Il 9 maggio 2023 ha preso il via l’Anno europeo delle competenze con lo scopo di sensibilizzare istituzioni europee, Stati membri, parti sociali, imprese e lavoratori dell’Unione a investire nella formazione e nello sviluppo delle competenze per superare la carenza di manodopera e responsabilizzare gli individui a partecipare attivamente alle transizioni in corso del mercato del lavoro attraverso la formazione continua.

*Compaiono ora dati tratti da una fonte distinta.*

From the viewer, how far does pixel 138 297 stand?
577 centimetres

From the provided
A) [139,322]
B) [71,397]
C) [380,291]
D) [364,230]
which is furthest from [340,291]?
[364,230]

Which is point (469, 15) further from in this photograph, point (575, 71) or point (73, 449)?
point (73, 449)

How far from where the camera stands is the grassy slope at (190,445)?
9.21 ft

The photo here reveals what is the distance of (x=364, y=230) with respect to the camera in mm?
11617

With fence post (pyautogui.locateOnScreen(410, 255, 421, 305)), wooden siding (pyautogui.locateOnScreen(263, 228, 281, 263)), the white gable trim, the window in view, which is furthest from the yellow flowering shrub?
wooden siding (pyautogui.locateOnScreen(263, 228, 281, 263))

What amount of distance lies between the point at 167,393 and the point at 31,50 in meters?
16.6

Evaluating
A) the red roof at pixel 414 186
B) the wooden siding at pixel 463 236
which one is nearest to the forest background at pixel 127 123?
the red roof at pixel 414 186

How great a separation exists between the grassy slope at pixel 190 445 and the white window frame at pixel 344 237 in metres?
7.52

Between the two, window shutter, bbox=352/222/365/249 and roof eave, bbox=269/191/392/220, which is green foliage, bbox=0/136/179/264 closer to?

Attualmente oltre tre quarti delle imprese dell’Ue incontrano difficoltà a trovare lavoratori qualificati e già nel 2021 in ben 28 attività lavorative (dall’edilizia all’assistenza sanitaria, dall’ingegneria all’informatica) si registravano carenze in termine di competenze. Per perseguire l’obiettivo la Commissione promuoverà iniziative per migliorare il livello delle competenze e di riqualificazione; campagne di sensibilizzazione sul miglioramento delle competenze; attività di analisi del fabbisogno di competenze; azioni per favorire un più agevole riconoscimento delle qualifiche, comprese quelle rilasciate al di fuori dell’Ue.
Ma già il 15 luglio 2015 l’Assemblea Generale delle Nazioni Unite aveva indicato tale data come World Youth Skills Day al fine di evidenziare la gravità e l’urgenza di azioni di contrasto contro l’inattività e la disoccupazione giovanile che anche in Italia raggiungeva allora tassi ben oltre la soglia di allerta. Tra le diverse azioni si proponeva l’apprendistato quale leva strategica della costruzione dell’incontro tra la domanda e l’offerta di lavoro e, in particolare, quale canale privilegiato della transizione dei giovani dalla scuola al lavoro per una occupazione di buona qualità.

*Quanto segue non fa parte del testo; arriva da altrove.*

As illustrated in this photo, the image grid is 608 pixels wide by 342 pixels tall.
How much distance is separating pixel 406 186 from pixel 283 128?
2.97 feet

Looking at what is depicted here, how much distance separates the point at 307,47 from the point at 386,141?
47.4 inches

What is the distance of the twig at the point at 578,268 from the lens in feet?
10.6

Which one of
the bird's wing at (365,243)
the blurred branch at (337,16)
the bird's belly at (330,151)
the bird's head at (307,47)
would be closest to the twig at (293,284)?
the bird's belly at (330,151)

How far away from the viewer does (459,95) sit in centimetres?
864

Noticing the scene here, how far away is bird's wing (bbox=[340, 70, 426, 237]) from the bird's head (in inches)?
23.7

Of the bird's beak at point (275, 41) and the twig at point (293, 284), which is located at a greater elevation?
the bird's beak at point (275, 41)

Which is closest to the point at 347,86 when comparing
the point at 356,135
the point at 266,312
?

Ma l’apprendistato, per svolgere la sua funzione, ha bisogno di una quadro normativo e istituzionale stabile e non di continui interventi sulla cornice legale che paralizzano l’azione degli operatori economici e degli attori del sistema di relazioni industriali chiamati a trasporre le regole generali nella contrattazione collettiva di settore, come ampiamente approfondito da Michele Tiraboschi in suoi diversi interventi.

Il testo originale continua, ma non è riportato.